Spontaneous excision of the Salmonella enterica serovar Enteritidis-specific defective prophage-like element phiSE14

Abstract

Salmonella enterica serovar Enteritidis has emerged as a major health problem worldwide in the last few decades. DNA loci unique to S. Enteritidis can provide markers for detection of this pathogen and may reveal pathogenic mechanisms restricted to this serovar. An in silico comparison of 16 Salmonella genomic sequences revealed the presence of an approximately 12.5-kb genomic island (GEI) specific to the sequenced S. Enteritidis strain NCTC13349. The GEI is inserted at the 5' end of gene ydaO (SEN1377), is flanked by 308-bp imperfect direct repeats (attL and attR), and includes 21 open reading frames (SEN1378 to SEN1398), encoding primarily phage-related proteins. Accordingly, this GEI has been annotated as the defective prophage SE14 in the genome of strain NCTC13349. The genetic structure and location of phiSE14 are conserved in 99 of 103 wild-type strains of S. Enteritidis studied here, including reference strains NCTC13349 and LK5. Notably, an extrachromosomal circular form of phiSE14 was detected in every strain carrying this island. The presence of attP sites in the circular forms detected in NCTC13349 and LK5 was confirmed.
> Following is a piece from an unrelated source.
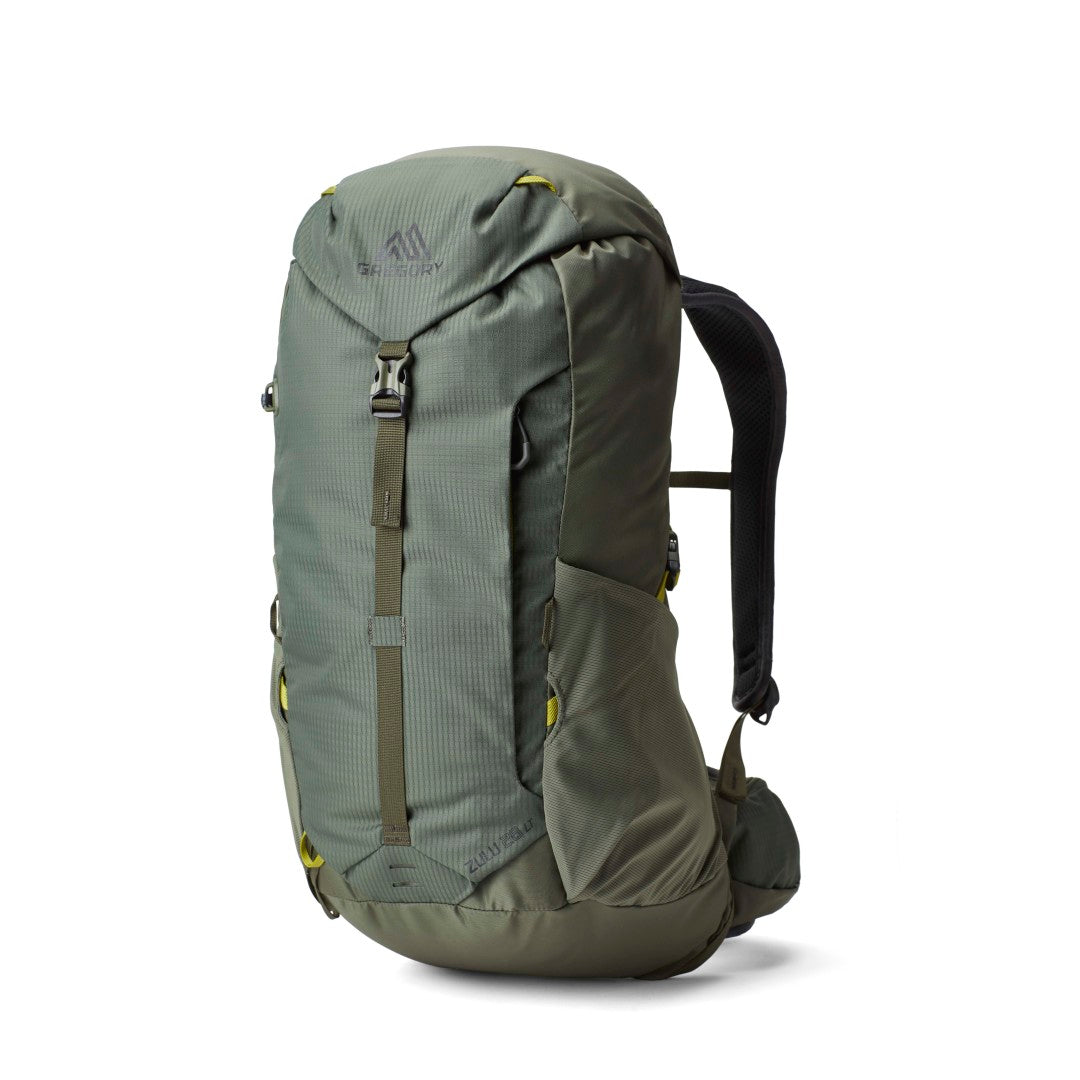 Gregory Zulu LT 28 - Väskkompaniet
In addition, we observed spontaneous loss of a tetRA-tagged version of phiSE14, leaving an empty attB site in the genome of strain NCTC13349. Collectively, these results demonstrate that phiSE14 is an unstable genetic element that undergoes spontaneous excision under standard growth conditions. An internal fragment of phiSE14 designated Sdf I has been used as a serovar-specific genetic marker in PCR-based detection systems and as a tool to determine S. Enteritidis levels in experimental infections. The instability of this region may require a reassessment of its suitability for such applications.

FIG. 1.

Schematic representation of φSE14 from S. Enteritidis strain NCTC13349. White arrows represent genes carried in the island, and black arrows represent neighboring genes in the chromosome of NCTC13349. Gray arrows indicate integrase genes. The positions of the DR (attL and attR) flanking the island and of the internal fragment Sdf I are indicated. The locations of primers designed to amplify four fragments of the island by tiling-PCR are shown.

FIG. 2.

The excision of φSE14 generates an extrachromosomal CF of the island. (A) Schematic representation of the excision event showing the locations of primers designed for the detection of the extrachromosomal element. (B) Detection of an extrachromosomal CF of φSE14 in S. Enteritidis strains. The PCR assays were performed as described in Materials and Methods by using primers ISE-Y1(F) and ISE-Y8(R) for external PCR, ISE-Y9(F) and ISE-Y10(R) for inverse PCR, and ISE-Y11(F) and ISE-Y12(R) for nested PCR. The sequence of each primer can be found in Table S2 in the supplemental material. Two independent clones harboring a tetRA-tagged version of φSE14 in the NCTC13349 background (φSE14::tetRA) were included in the analysis.